I doubt that grsec has anything to do with that. Maybe you forgot to compile in network card support? tcp/ip support missing? Maybe a "diff -Naurp old_dmesg new_dmesg" will tell anything important different? Check it out.

ciao, Marc

PostPosted: Fri Jun 18, 2004 9:04 pm
by obsolete
hi,

i just asked a network admin. he told me that the problem is, after the reboot, the kernel writes some necessary parameters into the MII-EEprom of the network card. but this parameters become not active before a draw of the power plug. and without those "activated" parameters the network card won't work.

wired heh?! i never saw a such strange behaviour before..

-obsolete

PostPosted: Sat Jun 19, 2004 4:32 pm
by Sleight of Mind
it sounds a bit like bs to me tbh, i've had many different network cards in my life, rebooted a lot ;) and tried many kernels (both with and without grsec)
Never had a network card that didn't get back up after a reboot, unless in the case where i did what Marc suggested ;)

PostPosted: Sat Jun 19, 2004 10:29 pm
by torne
No idea whether this is the original poster's problem or not but this does exist; ethernet cards that support wake-on-LAN get a set of parameters 'filled in' the first time they are initialised by the OS and then leave themselves activated after poweroff/reboot (in order to reactivate the machine when it sees a magic packet). Some Linux drivers can't deal with the card being in this state, and so fail to be able to initialise the card when the OS is restarted.

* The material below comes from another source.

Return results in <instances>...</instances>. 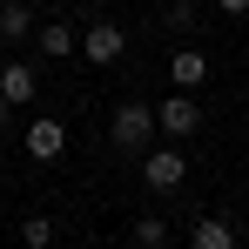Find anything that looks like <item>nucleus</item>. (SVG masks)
<instances>
[{"label":"nucleus","instance_id":"1","mask_svg":"<svg viewBox=\"0 0 249 249\" xmlns=\"http://www.w3.org/2000/svg\"><path fill=\"white\" fill-rule=\"evenodd\" d=\"M142 182H148L155 196H175V189L189 182V155H182V148H142Z\"/></svg>","mask_w":249,"mask_h":249},{"label":"nucleus","instance_id":"2","mask_svg":"<svg viewBox=\"0 0 249 249\" xmlns=\"http://www.w3.org/2000/svg\"><path fill=\"white\" fill-rule=\"evenodd\" d=\"M108 135H115V148H148V142L162 135V122H155V108H142V101H122Z\"/></svg>","mask_w":249,"mask_h":249},{"label":"nucleus","instance_id":"3","mask_svg":"<svg viewBox=\"0 0 249 249\" xmlns=\"http://www.w3.org/2000/svg\"><path fill=\"white\" fill-rule=\"evenodd\" d=\"M155 122H162V135H175V142H189L196 128H202V101H196V88H175L162 108H155Z\"/></svg>","mask_w":249,"mask_h":249},{"label":"nucleus","instance_id":"4","mask_svg":"<svg viewBox=\"0 0 249 249\" xmlns=\"http://www.w3.org/2000/svg\"><path fill=\"white\" fill-rule=\"evenodd\" d=\"M81 54L94 61V68H115V61L128 54V34L115 27V20H101V14H94V20H88V34H81Z\"/></svg>","mask_w":249,"mask_h":249},{"label":"nucleus","instance_id":"5","mask_svg":"<svg viewBox=\"0 0 249 249\" xmlns=\"http://www.w3.org/2000/svg\"><path fill=\"white\" fill-rule=\"evenodd\" d=\"M0 94H7L14 108L34 101V94H41V68H34V61H7V68H0Z\"/></svg>","mask_w":249,"mask_h":249},{"label":"nucleus","instance_id":"6","mask_svg":"<svg viewBox=\"0 0 249 249\" xmlns=\"http://www.w3.org/2000/svg\"><path fill=\"white\" fill-rule=\"evenodd\" d=\"M20 148H27L34 162H61V148H68V128H61V122H47V115H41V122L27 128V142H20Z\"/></svg>","mask_w":249,"mask_h":249},{"label":"nucleus","instance_id":"7","mask_svg":"<svg viewBox=\"0 0 249 249\" xmlns=\"http://www.w3.org/2000/svg\"><path fill=\"white\" fill-rule=\"evenodd\" d=\"M168 81L175 88H202L209 81V54L202 47H175V54H168Z\"/></svg>","mask_w":249,"mask_h":249},{"label":"nucleus","instance_id":"8","mask_svg":"<svg viewBox=\"0 0 249 249\" xmlns=\"http://www.w3.org/2000/svg\"><path fill=\"white\" fill-rule=\"evenodd\" d=\"M34 34H41L34 7L27 0H0V41H34Z\"/></svg>","mask_w":249,"mask_h":249},{"label":"nucleus","instance_id":"9","mask_svg":"<svg viewBox=\"0 0 249 249\" xmlns=\"http://www.w3.org/2000/svg\"><path fill=\"white\" fill-rule=\"evenodd\" d=\"M34 47H41L47 61H68V54L81 47V34H74L68 20H41V34H34Z\"/></svg>","mask_w":249,"mask_h":249},{"label":"nucleus","instance_id":"10","mask_svg":"<svg viewBox=\"0 0 249 249\" xmlns=\"http://www.w3.org/2000/svg\"><path fill=\"white\" fill-rule=\"evenodd\" d=\"M189 243H196V249H229V243H236V229H229L222 215H202V222L189 229Z\"/></svg>","mask_w":249,"mask_h":249},{"label":"nucleus","instance_id":"11","mask_svg":"<svg viewBox=\"0 0 249 249\" xmlns=\"http://www.w3.org/2000/svg\"><path fill=\"white\" fill-rule=\"evenodd\" d=\"M168 236H175V229H168L162 215H142V222H135V229H128V243H135V249H162Z\"/></svg>","mask_w":249,"mask_h":249},{"label":"nucleus","instance_id":"12","mask_svg":"<svg viewBox=\"0 0 249 249\" xmlns=\"http://www.w3.org/2000/svg\"><path fill=\"white\" fill-rule=\"evenodd\" d=\"M20 243H27V249H47V243H54V222H47V215H27V222H20Z\"/></svg>","mask_w":249,"mask_h":249},{"label":"nucleus","instance_id":"13","mask_svg":"<svg viewBox=\"0 0 249 249\" xmlns=\"http://www.w3.org/2000/svg\"><path fill=\"white\" fill-rule=\"evenodd\" d=\"M168 27H175V34H189V27H196V0H168V14H162Z\"/></svg>","mask_w":249,"mask_h":249},{"label":"nucleus","instance_id":"14","mask_svg":"<svg viewBox=\"0 0 249 249\" xmlns=\"http://www.w3.org/2000/svg\"><path fill=\"white\" fill-rule=\"evenodd\" d=\"M215 7H222L229 20H243V14H249V0H215Z\"/></svg>","mask_w":249,"mask_h":249},{"label":"nucleus","instance_id":"15","mask_svg":"<svg viewBox=\"0 0 249 249\" xmlns=\"http://www.w3.org/2000/svg\"><path fill=\"white\" fill-rule=\"evenodd\" d=\"M7 115H14V101H7V94H0V128H7Z\"/></svg>","mask_w":249,"mask_h":249},{"label":"nucleus","instance_id":"16","mask_svg":"<svg viewBox=\"0 0 249 249\" xmlns=\"http://www.w3.org/2000/svg\"><path fill=\"white\" fill-rule=\"evenodd\" d=\"M47 7H61V0H47Z\"/></svg>","mask_w":249,"mask_h":249}]
</instances>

My server suffered from this problem until I pulled out the wake-on-LAN cable - it could not talk to the network after a reboot until it was unplugged from the mains and reconnected.

Weird but true, but it may not be the original poster's problem; it's not exactly common. =)

PostPosted: Sun Jun 27, 2004 5:37 pm
by obsolete
unfortunately it can't be the wol cable, because there is no :(
so, i hope the box will be running stable the next ten yeats :)

-obsolete

PostPosted: Sun Jun 27, 2004 7:19 pm
by torne
Modern systems don't need a cable to do wake-on-LAN - it's handled over the bus by the BIOS. My server is just old as the hills. Look in the BIOS for settings? No idea if this is actually the problem, though.